**Extracted text**

Allergens and pollution combine to increase asthma risk

Children living in poverty in California and elsewhere in the U.S. are much more likely to suffer from asthma than their wealthier peers. A new study suggests that a symbiotic relationship between pollution and allergens common in low-income urban areas makes children more vulnerable to the chronic and potentially life threatening illness.

Allergies to roaches have been long understood as a factor in higher asthma rates among children in poorer neighborhoods. But the new study by researchers at Columbia University’s Mailman School of Public Health, which was published today in the Journal of Allergy and Clinical Immunology, suggests that exposure to roaches and air pollution combine to create and intensify allergic response in children.

“These findings suggest that exposures in the home environment as early as the prenatal period can lead to some children being at much greater risk for developing an allergy to cockroach,” said lead author Matthew Perzanowski in a statement. “In turn,” he said, “[this] heightens their risk of developing asthma.”

**Source data**
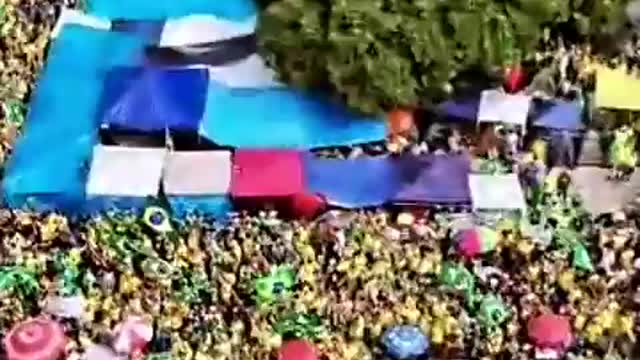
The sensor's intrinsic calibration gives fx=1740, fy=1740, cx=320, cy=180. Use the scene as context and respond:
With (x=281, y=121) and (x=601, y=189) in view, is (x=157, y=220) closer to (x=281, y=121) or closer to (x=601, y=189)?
---
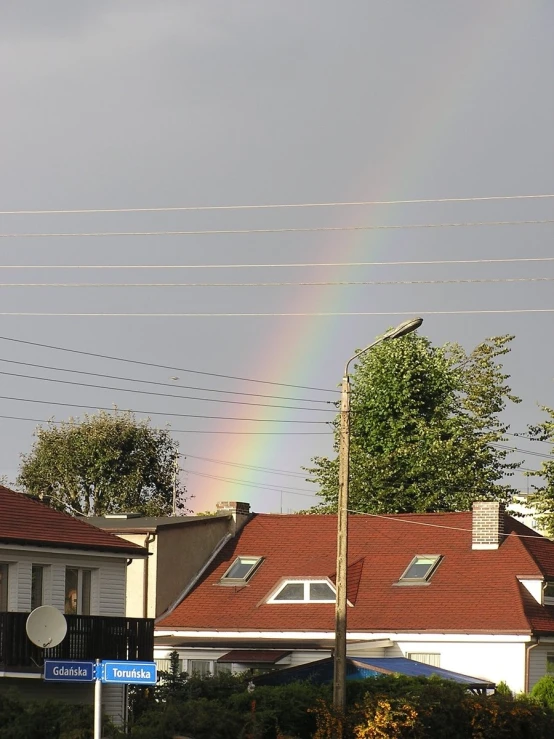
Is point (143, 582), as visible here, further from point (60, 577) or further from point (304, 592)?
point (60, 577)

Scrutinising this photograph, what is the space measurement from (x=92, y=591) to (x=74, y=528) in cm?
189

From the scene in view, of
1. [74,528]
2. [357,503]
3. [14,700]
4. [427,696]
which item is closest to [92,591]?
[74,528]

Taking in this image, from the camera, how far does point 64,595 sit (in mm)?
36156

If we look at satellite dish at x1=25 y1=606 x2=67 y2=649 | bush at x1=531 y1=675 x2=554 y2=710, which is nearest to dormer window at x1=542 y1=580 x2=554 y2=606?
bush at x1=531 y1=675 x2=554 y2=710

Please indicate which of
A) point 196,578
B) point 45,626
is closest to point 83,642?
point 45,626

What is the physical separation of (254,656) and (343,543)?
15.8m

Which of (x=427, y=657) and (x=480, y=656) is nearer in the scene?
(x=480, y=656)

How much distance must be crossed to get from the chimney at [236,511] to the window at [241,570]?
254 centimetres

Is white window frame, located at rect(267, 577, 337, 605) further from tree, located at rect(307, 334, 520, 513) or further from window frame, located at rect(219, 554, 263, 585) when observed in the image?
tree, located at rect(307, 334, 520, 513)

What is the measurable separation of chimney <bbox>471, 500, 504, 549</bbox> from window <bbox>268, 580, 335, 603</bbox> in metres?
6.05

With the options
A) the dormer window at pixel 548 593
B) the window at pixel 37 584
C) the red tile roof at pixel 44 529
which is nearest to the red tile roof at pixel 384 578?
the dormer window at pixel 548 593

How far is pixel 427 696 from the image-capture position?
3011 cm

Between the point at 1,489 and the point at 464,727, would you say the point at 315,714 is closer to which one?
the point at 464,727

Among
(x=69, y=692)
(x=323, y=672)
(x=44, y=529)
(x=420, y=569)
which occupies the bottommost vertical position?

**What to do**
Please copy the asthma article starting with "Allergens and pollution" and going on through "response in children.", renaming every "roaches" as "cockroaches". Nothing in the listing is needed here.

**Answer box**
Allergens and pollution combine to increase asthma risk

Children living in poverty in California and elsewhere in the U.S. are much more likely to suffer from asthma than their wealthier peers. A new study suggests that a symbiotic relationship between pollution and allergens common in low-income urban areas makes children more vulnerable to the chronic and potentially life threatening illness.

Allergies to cockroaches have been long understood as a factor in higher asthma rates among children in poorer neighborhoods. But the new study by researchers at Columbia University’s Mailman School of Public Health, which was published today in the Journal of Allergy and Clinical Immunology, suggests that exposure to cockroaches and air pollution combine to create and intensify allergic response in children.